You'll be redirected to a payment page with a DuitNow QR code and bank-transfer details. Pay using your banking app (Maybank, CIMB, Touch 'n Go, GrabPay, ShopeePay — anything that scans DuitNow), then send us the payment screenshot via WhatsApp using the link on the same page.

Step 4 — Confirmation + status emails

Once we receive your DuitNow payment and your WhatsApp screenshot, we mark the order as paid. You'll get four emails over the lifecycle of an order:

  1. Order received (immediate) — confirms we got the order, includes the payment instructions for backup reference
  2. Payment confirmed — once we've verified the transfer in our account
  3. Printing started — once your item is on the printer
  4. Shipped — with the Pos Laju or Ninja Van tracking number

You can also visit /track at any time and enter your order number (TI-NNNN) plus the email you used at checkout to see the current status.

Step 5 — When it arrives

A few things to expect on the physical object:

  • Layer lines are visible. FDM 3D printing builds the part in 0.2 mm horizontal slices. Hold the part in raking light and you'll see horizontal banding. It's a feature of the process, not a defect. See the tolerance guide for the engineering reason this exists.
  • The colour is true-to-spool, not true-to-screen. Filament colours look slightly different from screen rendering — usually more matte and slightly less saturated. We pick spools from suppliers that have decent colour consistency, but a "translucent blue" is still going to look more like real plastic than a Photoshop swatch.
  • The fit is good, not metric-perfect. If you bought something that mates with another object (a phone stand, a coaster, a cable organiser), it will work — but the dimensions are the model's, not micrometre-checked. If the fit fails, email us.
  • Light maintenance keeps it good. PLA softens above 55 °C — keep prints out of cars on sunny afternoons. PETG and TPU are tougher; assume the catalog item is PLA unless the product page says otherwise.
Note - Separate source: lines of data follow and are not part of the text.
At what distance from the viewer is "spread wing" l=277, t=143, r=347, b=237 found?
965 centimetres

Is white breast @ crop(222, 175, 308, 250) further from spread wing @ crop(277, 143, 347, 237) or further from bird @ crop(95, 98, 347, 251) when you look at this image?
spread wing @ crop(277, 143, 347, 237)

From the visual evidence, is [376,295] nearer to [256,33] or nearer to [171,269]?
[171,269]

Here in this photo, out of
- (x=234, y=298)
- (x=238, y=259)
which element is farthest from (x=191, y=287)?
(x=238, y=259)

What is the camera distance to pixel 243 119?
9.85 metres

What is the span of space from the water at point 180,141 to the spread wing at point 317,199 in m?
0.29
Custom-quote requests (different flow)

Catalog buying is the fastest path. If you want something that isn't in the catalog, the /custom flow is the right starting point. Send a brief description (or a sketch, or an STL file), and we'll reply within one working day with a quote, a lead time, and a recommendation on material and orientation.
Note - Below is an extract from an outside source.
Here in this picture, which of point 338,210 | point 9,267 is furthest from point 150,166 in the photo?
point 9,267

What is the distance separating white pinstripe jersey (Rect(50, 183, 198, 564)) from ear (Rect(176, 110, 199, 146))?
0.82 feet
Custom-quote orders have one specific difference from catalog orders: once printing starts, custom prints are non-refundable. We always confirm the quote and material with you before we start, so this is a "no surprises" policy — the line is drawn at when filament hits the bed. Full terms live at /terms.

If you're unsure whether your project fits FDM (maybe it needs higher tolerance, maybe it needs to be food-safe, maybe it's structural), the intake form is the place to ask. We'd rather tell you we're wrong for the job than disappoint you on delivery.